The response should consist of the records that follow, repeated exactly.
*** Listed records ***
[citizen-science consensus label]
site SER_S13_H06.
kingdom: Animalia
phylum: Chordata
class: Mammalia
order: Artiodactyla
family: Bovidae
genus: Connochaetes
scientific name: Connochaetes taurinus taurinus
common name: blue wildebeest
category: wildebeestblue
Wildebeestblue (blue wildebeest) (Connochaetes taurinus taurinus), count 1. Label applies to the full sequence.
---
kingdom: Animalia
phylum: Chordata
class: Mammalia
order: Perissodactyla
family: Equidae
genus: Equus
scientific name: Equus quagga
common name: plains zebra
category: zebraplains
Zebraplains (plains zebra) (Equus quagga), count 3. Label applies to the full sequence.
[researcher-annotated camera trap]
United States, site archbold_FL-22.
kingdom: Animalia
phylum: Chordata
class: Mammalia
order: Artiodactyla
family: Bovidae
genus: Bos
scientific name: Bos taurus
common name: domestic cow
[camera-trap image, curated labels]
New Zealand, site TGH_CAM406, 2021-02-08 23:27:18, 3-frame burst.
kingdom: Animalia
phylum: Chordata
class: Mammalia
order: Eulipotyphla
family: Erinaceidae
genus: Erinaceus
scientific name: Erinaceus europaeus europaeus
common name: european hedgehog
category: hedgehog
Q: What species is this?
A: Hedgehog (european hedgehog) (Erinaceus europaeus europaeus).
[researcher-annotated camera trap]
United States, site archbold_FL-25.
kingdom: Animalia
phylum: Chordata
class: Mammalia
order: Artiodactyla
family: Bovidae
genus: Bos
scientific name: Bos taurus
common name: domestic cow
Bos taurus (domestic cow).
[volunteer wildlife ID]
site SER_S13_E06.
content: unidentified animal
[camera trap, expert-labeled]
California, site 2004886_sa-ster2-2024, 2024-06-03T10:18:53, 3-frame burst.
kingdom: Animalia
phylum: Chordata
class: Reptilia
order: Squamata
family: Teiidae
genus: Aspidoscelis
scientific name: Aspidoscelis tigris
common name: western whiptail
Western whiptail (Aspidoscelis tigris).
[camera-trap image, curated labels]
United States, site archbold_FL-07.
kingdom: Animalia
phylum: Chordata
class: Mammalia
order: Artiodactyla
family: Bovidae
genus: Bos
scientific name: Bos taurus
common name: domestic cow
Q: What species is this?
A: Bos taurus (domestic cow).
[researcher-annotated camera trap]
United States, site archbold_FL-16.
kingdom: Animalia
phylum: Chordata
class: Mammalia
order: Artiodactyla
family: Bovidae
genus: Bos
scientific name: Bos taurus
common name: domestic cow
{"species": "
*** End of Listed records ***
> [Exercise output]:
[citizen-science consensus label]
site SER_S13_H06.
kingdom: Animalia
phylum: Chordata
class: Mammalia
order: Artiodactyla
family: Bovidae
genus: Connochaetes
scientific name: Connochaetes taurinus taurinus
common name: blue wildebeest
category: wildebeestblue
Wildebeestblue (blue wildebeest) (Connochaetes taurinus taurinus), count 1. Label applies to the full sequence.
---
kingdom: Animalia
phylum: Chordata
class: Mammalia
order: Perissodactyla
family: Equidae
genus: Equus
scientific name: Equus quagga
common name: plains zebra
category: zebraplains
Zebraplains (plains zebra) (Equus quagga), count 3. Label applies to the full sequence.
[researcher-annotated camera trap]
United States, site archbold_FL-22.
kingdom: Animalia
phylum: Chordata
class: Mammalia
order: Artiodactyla
family: Bovidae
genus: Bos
scientific name: Bos taurus
common name: domestic cow
[camera-trap image, curated labels]
New Zealand, site TGH_CAM406, 2021-02-08 23:27:18, 3-frame burst.
kingdom: Animalia
phylum: Chordata
class: Mammalia
order: Eulipotyphla
family: Erinaceidae
genus: Erinaceus
scientific name: Erinaceus europaeus europaeus
common name: european hedgehog
category: hedgehog
Q: What species is this?
A: Hedgehog (european hedgehog) (Erinaceus europaeus europaeus).
[researcher-annotated camera trap]
United States, site archbold_FL-25.
kingdom: Animalia
phylum: Chordata
class: Mammalia
order: Artiodactyla
family: Bovidae
genus: Bos
scientific name: Bos taurus
common name: domestic cow
Bos taurus (domestic cow).
[volunteer wildlife ID]
site SER_S13_E06.
content: unidentified animal
[camera trap, expert-labeled]
California, site 2004886_sa-ster2-2024, 2024-06-03T10:18:53, 3-frame burst.
kingdom: Animalia
phylum: Chordata
class: Reptilia
order: Squamata
family: Teiidae
genus: Aspidoscelis
scientific name: Aspidoscelis tigris
common name: western whiptail
Western whiptail (Aspidoscelis tigris).
[camera-trap image, curated labels]
United States, site archbold_FL-07.
kingdom: Animalia
phylum: Chordata
class: Mammalia
order: Artiodactyla
family: Bovidae
genus: Bos
scientific name: Bos taurus
common name: domestic cow
Q: What species is this?
A: Bos taurus (domestic cow).
[researcher-annotated camera trap]
United States, site archbold_FL-16.
kingdom: Animalia
phylum: Chordata
class: Mammalia
order: Artiodactyla
family: Bovidae
genus: Bos
scientific name: Bos taurus
common name: domestic cow
{"species": "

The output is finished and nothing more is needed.